For a business to court a particular community, it needs to understand its ethos, needs and aspirations. It also needs to engage with it in a way that is truly beneficial to the community. If all of that seems a bit challenging and confusing, fret not. Cone Communications, a PR company with strong focus on social responsibility, has compiled some valuable tips for those who are genuinely interested in LGBTQ rights and engaging with this community.

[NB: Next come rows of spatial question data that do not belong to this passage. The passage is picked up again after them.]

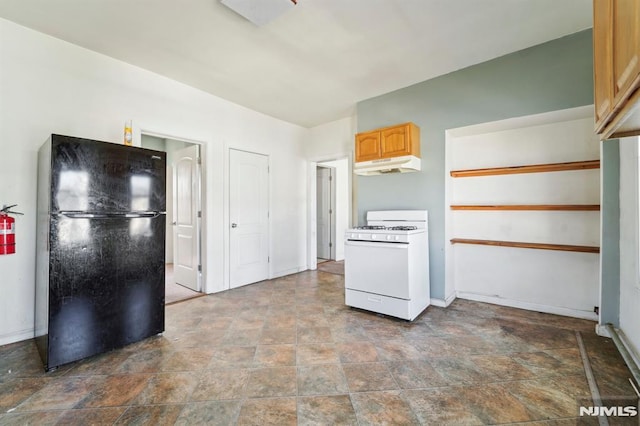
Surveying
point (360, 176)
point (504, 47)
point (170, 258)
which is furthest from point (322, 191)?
point (504, 47)

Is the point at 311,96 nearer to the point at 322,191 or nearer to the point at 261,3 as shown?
the point at 261,3

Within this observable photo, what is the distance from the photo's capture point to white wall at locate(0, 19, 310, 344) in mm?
2301

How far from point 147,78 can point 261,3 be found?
1.91m

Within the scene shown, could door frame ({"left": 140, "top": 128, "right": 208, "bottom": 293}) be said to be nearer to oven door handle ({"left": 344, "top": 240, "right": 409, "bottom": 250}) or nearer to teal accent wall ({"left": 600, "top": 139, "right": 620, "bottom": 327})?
oven door handle ({"left": 344, "top": 240, "right": 409, "bottom": 250})

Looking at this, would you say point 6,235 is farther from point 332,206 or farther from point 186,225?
point 332,206

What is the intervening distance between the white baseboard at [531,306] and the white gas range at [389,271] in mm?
742

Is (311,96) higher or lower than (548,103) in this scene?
higher

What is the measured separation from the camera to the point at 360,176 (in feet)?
13.1

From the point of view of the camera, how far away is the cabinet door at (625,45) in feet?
2.58

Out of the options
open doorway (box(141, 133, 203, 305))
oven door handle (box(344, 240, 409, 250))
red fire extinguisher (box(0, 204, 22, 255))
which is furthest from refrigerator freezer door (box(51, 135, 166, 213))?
oven door handle (box(344, 240, 409, 250))

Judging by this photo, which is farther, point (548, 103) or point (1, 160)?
point (548, 103)

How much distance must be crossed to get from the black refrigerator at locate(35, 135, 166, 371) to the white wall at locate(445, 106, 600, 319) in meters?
3.20

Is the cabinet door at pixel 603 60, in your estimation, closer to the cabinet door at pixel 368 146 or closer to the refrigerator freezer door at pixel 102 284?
the cabinet door at pixel 368 146

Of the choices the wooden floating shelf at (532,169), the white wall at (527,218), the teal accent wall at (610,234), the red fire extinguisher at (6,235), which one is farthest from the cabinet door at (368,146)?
the red fire extinguisher at (6,235)
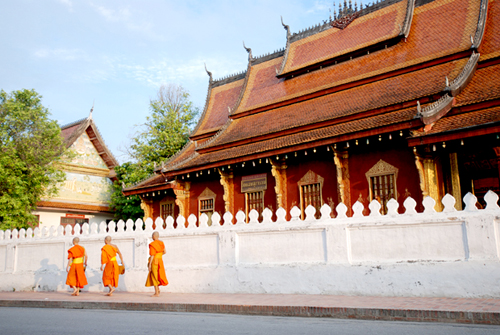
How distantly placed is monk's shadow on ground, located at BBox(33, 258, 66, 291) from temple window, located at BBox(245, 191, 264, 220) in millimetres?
6163

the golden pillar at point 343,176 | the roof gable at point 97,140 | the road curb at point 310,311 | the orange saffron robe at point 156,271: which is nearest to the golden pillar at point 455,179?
the golden pillar at point 343,176

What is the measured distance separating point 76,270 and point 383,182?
8207mm

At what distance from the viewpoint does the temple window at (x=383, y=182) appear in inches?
486

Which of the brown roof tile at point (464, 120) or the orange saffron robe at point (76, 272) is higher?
the brown roof tile at point (464, 120)

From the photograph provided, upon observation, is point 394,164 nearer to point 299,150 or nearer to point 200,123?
point 299,150

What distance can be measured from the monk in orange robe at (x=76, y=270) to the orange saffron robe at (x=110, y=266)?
84 centimetres

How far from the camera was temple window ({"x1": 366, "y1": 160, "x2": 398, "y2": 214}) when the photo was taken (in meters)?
12.3

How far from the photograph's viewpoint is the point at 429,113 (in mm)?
10555

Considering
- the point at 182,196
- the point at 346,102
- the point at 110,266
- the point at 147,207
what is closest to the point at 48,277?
the point at 110,266

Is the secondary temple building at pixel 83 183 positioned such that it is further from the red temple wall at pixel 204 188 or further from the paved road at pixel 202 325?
the paved road at pixel 202 325

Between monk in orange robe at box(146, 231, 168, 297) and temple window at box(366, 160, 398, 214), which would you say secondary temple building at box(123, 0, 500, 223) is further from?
monk in orange robe at box(146, 231, 168, 297)

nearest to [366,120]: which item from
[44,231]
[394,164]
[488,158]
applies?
[394,164]

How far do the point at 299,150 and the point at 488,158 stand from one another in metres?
4.86

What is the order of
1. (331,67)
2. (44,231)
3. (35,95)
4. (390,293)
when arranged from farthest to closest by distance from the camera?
(35,95)
(331,67)
(44,231)
(390,293)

So here are some insights to help companies devise an authentic and effective strategy:

First, Cone says it is important to ‘elevate community voices,’ that is, to allow them to do the speaking. It mentions Spotify, which announced the creation of a Pride Hub dedicated to featuring LGBTQ talent. “Being an ally is all about listening and having empathy; Spotify saw an authentic tie to this within what their business provides and is helping their listeners easily find examples of queer culture they can support via this initiative,” they say.

The second advice is getting informed and starting a discussion. Again, Cone provides a case study, this time from luxury gym and fitness club chain Equinox. Equinox teamed up with the LGBT Community Center to produce The LGBTQAlphabet, a viral film touching on some of the pillars of the community. Besides the video, the fitness company is also hosting events around the country to celebrate LGBTQ community members and their friends.

Next is giving back where it counts. Urban Outfitters is the company cited for its partnership with Chicago hip-hop artist and activist, Taylor Bennett, who created the UO Pride Collection. The line is an exclusive collection of graphics and hats celebrating Pride Month. Proceeds are all going to GLSEN, an organization championing LGBTQ issues within K-12 education. The campaign involves members of the community and puts out a clear message that social responsibility and acceptance trumps profit.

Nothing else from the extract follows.